DistributedBatchSampler, return an iterable object for indices iterating.

Examples

>>> import numpy as np

>>> from paddle.io import Dataset, DistributedBatchSampler

>>> # init with dataset
>>> class RandomDataset(Dataset):  # type: ignore[type-arg]
...     def __init__(self, num_samples):
...         self.num_samples = num_samples
...
...     def __getitem__(self, idx):
...         image = np.random.random([784]).astype('float32')
...         label = np.random.randint(0, 9, (1, )).astype('int64')
...         return image, label
...
...     def __len__(self):
...         return self.num_samples
...
>>> dataset = RandomDataset(100)
>>> sampler = DistributedBatchSampler(dataset, batch_size=64)

>>> for data in sampler:
...     # do something
...     break

set_epoch ( epoch: int ) → None set_epoch¶

Sets the epoch number. When shuffle=True, this number is used as seeds of random numbers. By default, users may not set this, all replicas (workers) use a different random ordering for each epoch. If set same number at each epoch, this sampler will yield the same ordering at all epochs.

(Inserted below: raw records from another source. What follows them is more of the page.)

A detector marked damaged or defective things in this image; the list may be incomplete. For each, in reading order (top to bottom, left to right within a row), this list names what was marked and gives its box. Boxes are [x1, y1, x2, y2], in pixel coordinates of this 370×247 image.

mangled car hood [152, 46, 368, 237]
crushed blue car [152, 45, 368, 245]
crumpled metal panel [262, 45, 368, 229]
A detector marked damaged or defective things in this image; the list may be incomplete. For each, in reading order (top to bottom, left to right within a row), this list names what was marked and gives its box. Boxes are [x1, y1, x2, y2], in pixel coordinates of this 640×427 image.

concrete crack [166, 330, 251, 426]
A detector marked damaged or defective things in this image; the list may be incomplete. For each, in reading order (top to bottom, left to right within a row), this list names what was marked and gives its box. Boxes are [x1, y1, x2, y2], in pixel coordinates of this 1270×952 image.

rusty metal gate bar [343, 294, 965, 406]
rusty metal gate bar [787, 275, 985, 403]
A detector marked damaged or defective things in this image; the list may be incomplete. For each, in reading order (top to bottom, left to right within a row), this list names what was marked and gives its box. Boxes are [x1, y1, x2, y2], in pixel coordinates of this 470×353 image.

Parameters: epoch (int) – Epoch number.

Examples

>>> import numpy as np

>>> from paddle.io import Dataset, DistributedBatchSampler

>>> # init with dataset
>>> class RandomDataset(Dataset):  # type: ignore[type-arg]
...     def __init__(self, num_samples):
...         self.num_samples = num_samples
...
...     def __getitem__(self, idx):
...         image = np.random.random([784]).astype('float32')
...         label = np.random.randint(0, 9, (1, )).astype('int64')
...         return image, label
...
...     def __len__(self):
...         return self.num_samples
...
>>> dataset = RandomDataset(100)
>>> sampler = DistributedBatchSampler(dataset, batch_size=64)

>>> for epoch in range(10):
...     sampler.set_epoch(epoch)